Task to complete
Please collect every line of the data below that contains the word "this".

◇ ◇ ◇ ◇ ◇ ◇ ◇

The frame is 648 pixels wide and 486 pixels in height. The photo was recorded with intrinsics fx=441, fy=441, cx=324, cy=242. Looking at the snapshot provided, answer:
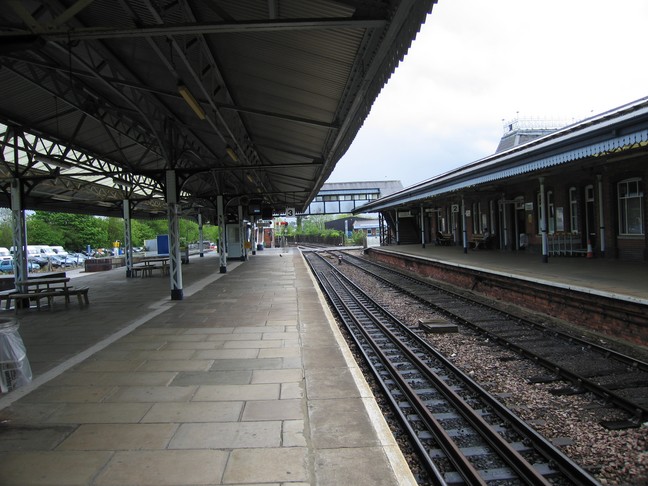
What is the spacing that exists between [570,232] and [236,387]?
14.1m

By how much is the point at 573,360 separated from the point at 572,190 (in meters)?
10.2

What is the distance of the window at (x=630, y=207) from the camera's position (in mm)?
12148

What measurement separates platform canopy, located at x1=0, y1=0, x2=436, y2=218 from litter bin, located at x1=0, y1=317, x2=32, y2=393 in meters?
2.82

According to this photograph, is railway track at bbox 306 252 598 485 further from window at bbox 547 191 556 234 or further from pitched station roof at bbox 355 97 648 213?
window at bbox 547 191 556 234

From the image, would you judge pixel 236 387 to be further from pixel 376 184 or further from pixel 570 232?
pixel 376 184

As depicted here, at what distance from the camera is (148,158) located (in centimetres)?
1859

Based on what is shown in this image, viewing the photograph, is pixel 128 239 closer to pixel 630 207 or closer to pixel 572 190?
pixel 572 190

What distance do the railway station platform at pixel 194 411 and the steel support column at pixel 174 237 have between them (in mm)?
3342

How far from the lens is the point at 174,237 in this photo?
473 inches

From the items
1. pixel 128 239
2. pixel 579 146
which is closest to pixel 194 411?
pixel 579 146

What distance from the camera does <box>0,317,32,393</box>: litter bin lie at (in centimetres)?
471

◇ ◇ ◇ ◇ ◇ ◇ ◇

Task response
According to this photograph, is railway track at bbox 306 252 598 485 further from window at bbox 547 191 556 234 or further from pitched station roof at bbox 355 97 648 213?
Based on what is shown in this image, viewing the photograph, is pixel 128 239 closer to pixel 630 207 or closer to pixel 572 190?
How far from the lens is the point at 174,237 in this photo?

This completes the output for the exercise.